Students develop abilities and use tools to effectively communicate, analyze, problem solve, think critically, and work well with others.
- Communication Skills: Students express themselves in a way that is easily understood at a level that is appropriate for the audience.
- Oral: Students show confidence and efficacy in speaking before a group. Competency may be met by satisfactory completion of two courses: CALS 001 or CALS 183 (or equivalent), where the primary focus is public speaking; and an additional course or series of courses in which students present a minimum of three graded speeches to a group.
- Written: Students effectively communicate in writing. Competency may be met by satisfactory completion of two courses: any English 001-099 course; and an additional course or series of courses that uses the writing process (redrafting) for a minimum of three graded papers.
- Information Technology: Students demonstrate mastery of technology for communication, data gathering and manipulation, and information analysis. Competency may be met by satisfactory completion of one course: CALS 002 or CALS 085 (or equivalent).
- Quantitative Skills: Students demonstrate the ability to use numbers and apply and understand statistical methods.
- Mathematics: Students demonstrate the use of numbers for problem solving. Competency may be met by satisfactory completion of one course: MATH 009 or higher.

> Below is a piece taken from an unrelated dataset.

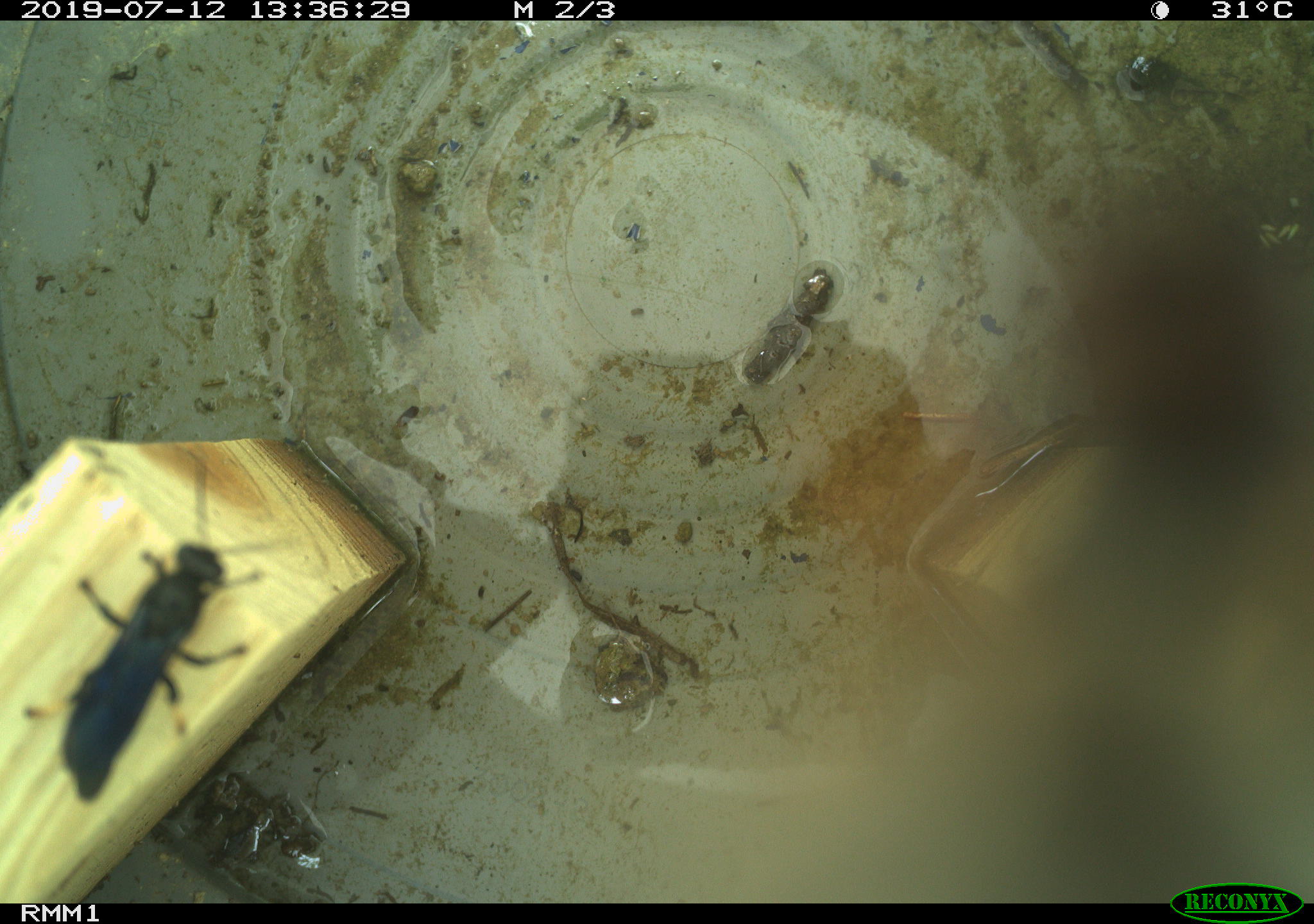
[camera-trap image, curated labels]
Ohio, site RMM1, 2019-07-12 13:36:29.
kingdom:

- Statistics: Students demonstrate the use of numbers for data analysis and inference. Competency may be met by satisfactory completion of one course: STAT 111 or higher or equivalent.
- Critical Thinking Skills: Students demonstrate ability to comprehend, judge, and present written/oral arguments and to solve problems. Students learn how to distinguish between fact, conjecture, and intuition.
- Interpersonal Skills: Students demonstrate the ability to work well with other people by understanding and using skills of leadership, conflict resolution, and group process.
Students are exposed to values that are expressed through relationships with community, the environment, and themselves that are consistent with the mission of the College of Agriculture and Life Sciences and the University of Vermont campus compact known as "Our Common Ground."
- Citizenship and Social Responsibility: Students develop an understanding, appreciation, and empathy for the diversity of human experience and perspectives. Students are exposed to solving problems for a community and contributing to the common good.
- Environmental Stewardship: Students develop a sensitivity for the interconnected relationship between human beings and the natural world and the responsibility for stewardship of the environment.
- Personal Growth: Students develop an understanding and appreciation of a healthy lifestyle and a love for learning that will lead to continuous growth and development throughout their lives. Students continue to improve themselves by developing and affirming the values of respect, integrity, innovation, openness, justice, and responsibility.